• _Requirements_
Extract every line of the items below that contains the string "shirt", matching case exactly.

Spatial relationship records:
______
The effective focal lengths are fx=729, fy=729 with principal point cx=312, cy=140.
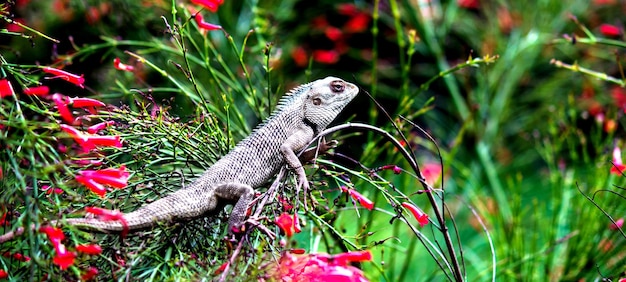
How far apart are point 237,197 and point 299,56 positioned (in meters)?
4.24

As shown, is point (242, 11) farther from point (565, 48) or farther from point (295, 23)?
point (565, 48)

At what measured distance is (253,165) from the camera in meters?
2.07

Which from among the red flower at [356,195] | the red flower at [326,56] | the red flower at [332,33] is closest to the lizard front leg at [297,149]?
the red flower at [356,195]

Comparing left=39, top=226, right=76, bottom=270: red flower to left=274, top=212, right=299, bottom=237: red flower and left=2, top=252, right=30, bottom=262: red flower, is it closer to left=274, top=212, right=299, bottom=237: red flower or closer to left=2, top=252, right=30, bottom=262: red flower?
left=2, top=252, right=30, bottom=262: red flower

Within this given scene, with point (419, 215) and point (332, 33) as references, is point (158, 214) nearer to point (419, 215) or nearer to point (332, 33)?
point (419, 215)

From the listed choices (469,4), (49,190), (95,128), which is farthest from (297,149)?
(469,4)

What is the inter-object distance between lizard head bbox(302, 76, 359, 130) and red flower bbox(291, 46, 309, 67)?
3825mm

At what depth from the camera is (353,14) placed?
21.0 feet

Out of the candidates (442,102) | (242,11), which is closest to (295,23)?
(242,11)

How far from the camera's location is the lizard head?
2238 millimetres

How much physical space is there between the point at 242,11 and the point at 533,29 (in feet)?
7.20

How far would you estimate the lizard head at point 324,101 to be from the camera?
224 cm

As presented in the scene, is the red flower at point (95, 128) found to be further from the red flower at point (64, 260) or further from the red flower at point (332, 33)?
the red flower at point (332, 33)

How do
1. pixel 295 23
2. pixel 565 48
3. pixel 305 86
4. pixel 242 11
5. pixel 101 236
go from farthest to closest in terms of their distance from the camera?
pixel 295 23 < pixel 565 48 < pixel 242 11 < pixel 305 86 < pixel 101 236
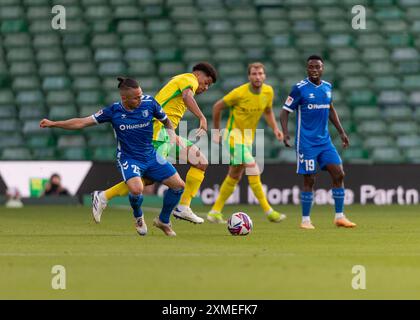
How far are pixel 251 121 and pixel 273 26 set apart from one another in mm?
10955

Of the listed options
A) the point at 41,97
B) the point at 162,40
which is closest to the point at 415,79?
the point at 162,40

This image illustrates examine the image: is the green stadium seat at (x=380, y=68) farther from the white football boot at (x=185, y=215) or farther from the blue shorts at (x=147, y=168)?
the blue shorts at (x=147, y=168)

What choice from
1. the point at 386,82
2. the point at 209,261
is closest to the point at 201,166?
the point at 209,261

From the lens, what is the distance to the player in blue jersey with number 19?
13820 millimetres

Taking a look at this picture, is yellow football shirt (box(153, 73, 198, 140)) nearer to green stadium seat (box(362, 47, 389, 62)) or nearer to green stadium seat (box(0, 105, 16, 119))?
green stadium seat (box(0, 105, 16, 119))

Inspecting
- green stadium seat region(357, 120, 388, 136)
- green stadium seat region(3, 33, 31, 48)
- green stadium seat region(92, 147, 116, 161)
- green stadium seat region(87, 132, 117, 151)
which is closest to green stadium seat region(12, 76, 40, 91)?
green stadium seat region(3, 33, 31, 48)

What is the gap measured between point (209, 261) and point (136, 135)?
3061 mm

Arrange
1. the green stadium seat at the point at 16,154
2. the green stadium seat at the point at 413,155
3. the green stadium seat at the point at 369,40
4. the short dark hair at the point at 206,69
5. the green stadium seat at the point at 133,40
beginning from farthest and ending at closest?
1. the green stadium seat at the point at 369,40
2. the green stadium seat at the point at 133,40
3. the green stadium seat at the point at 413,155
4. the green stadium seat at the point at 16,154
5. the short dark hair at the point at 206,69

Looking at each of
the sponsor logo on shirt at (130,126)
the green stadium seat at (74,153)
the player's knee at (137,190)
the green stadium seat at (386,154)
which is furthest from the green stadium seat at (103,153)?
the player's knee at (137,190)

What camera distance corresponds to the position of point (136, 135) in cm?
1210

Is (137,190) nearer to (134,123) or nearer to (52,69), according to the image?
(134,123)

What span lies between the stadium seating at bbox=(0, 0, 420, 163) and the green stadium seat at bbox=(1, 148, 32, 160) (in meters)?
0.02

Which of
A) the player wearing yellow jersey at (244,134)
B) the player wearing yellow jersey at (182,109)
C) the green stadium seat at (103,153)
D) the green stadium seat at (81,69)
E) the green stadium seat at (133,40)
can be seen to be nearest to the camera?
the player wearing yellow jersey at (182,109)

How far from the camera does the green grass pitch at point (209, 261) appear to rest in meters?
7.51
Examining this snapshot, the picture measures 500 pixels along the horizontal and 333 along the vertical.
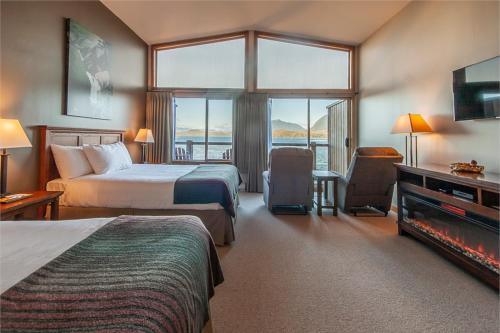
______
• _Written reply_
Taking a look at this picture, is yellow football shirt (box(153, 73, 198, 140)) nearer to green stadium seat (box(362, 47, 389, 62)) or nearer to green stadium seat (box(0, 105, 16, 119))?
the sponsor logo on shirt at (130,126)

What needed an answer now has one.